If you disable auto-commit, you must manually commit changes:

$app->register('session', Session::class, ['auto_commit' => false]);

Flight::route('/update', function() {
    $session = Flight::session();
    $session->set('key', 'value');
    $session->commit(); // Explicitly save changes
});

Session Security with Encryption

Enable encryption for sensitive data:

$app->register('session', Session::class, [
    'encryption_key' => 'your-32-byte-secret-key-here'
]);

Flight::route('/secure', function() {
    $session = Flight::session();
    $session->set('credit_card', '4111-1111-1111-1111'); // Encrypted automatically
    echo $session->get('credit_card'); // Decrypted on retrieval
});

Session Regeneration

Regenerate the session ID for security (e.g., after login):

Flight::route('/post-login', function() {
    $session = Flight::session();
    $session->regenerate(); // New ID, keep data
    // OR
    $session->regenerate(true); // New ID, delete old data
});

Middleware Example

Protect routes with session-based authentication:

Flight::route('/admin', function() {
    Flight::json(['message' => 'Welcome to the admin panel']);
})->addMiddleware(function() {
    $session = Flight::session();
    if (!$session->get('is_admin')) {
        Flight::halt(403, 'Access denied');
    }
});

This is just a simple example of how to use this in middleware.
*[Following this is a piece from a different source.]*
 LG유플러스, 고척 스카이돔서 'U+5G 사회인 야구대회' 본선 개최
For a more in depth example, see the middleware documentation.

Methods

The Session class provides these methods:

  • set(string $key, $value): Stores a value in the session.
  • get(string $key, $default = null): Retrieves a value, with an optional default if the key doesn’t exist.
  • delete(string $key): Removes a specific key from the session.
  • clear(): Deletes all session data, but keeps the same file name for the session.
  • commit(): Saves the current session data to the file system.
  • id(): Returns the current session ID.
  • regenerate(bool $deleteOldFile = false): Regenerates the session ID including creating a new session file, keeping all the old data and the old file remains on the system. If $deleteOldFile is true, the old session file is deleted.
  • destroy(string $id): Destroys a session by ID and deletes the session file from the system. This is part of the SessionHandlerInterface and $id is required. Typical usage would be $session->destroy($session->id()).
  • getAll() : Returns all data from current session.
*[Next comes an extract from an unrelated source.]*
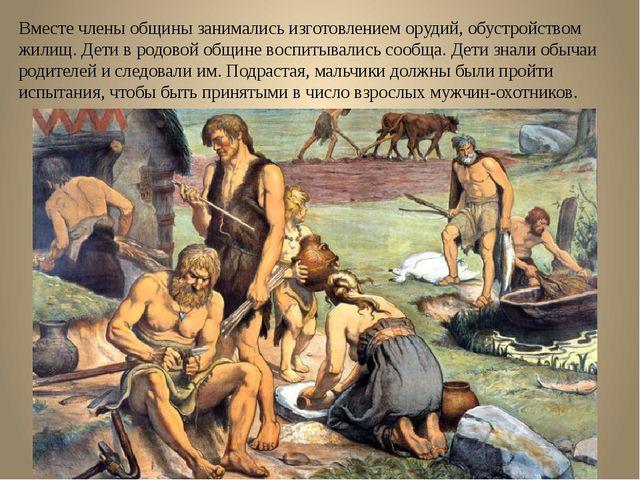Вместе члены общины занимались изготовлением орудий, обустройством жилищ. Дет...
All methods except get() and id() return the Session instance for chaining.

Why Use This Plugin?

  • Lightweight: No external dependencies—just files.
  • Non-Blocking: Avoids session locking with read_and_close by default.
  • Secure: Supports AES-256-CBC encryption for sensitive data.
  • Flexible: Auto-commit, test mode, and manual control options.
  • Flight-Native: Built specifically for the Flight framework.

Technical Details

  • Storage Format: Session files are prefixed with sess_ and stored in the configured save_path. Encrypted data uses an E prefix, plaintext uses P.
  • Encryption: Uses AES-256-CBC with a random IV per session write when an encryption_key is provided.
  • Garbage Collection: Implements PHP’s SessionHandlerInterface::gc() to clean up expired sessions.

Contributing

Contributions are welcome! Fork the repository, make your changes, and submit a pull request. Report bugs or suggest features via the Github issue tracker.

License

This plugin is licensed under the MIT License. See the Github repository for details.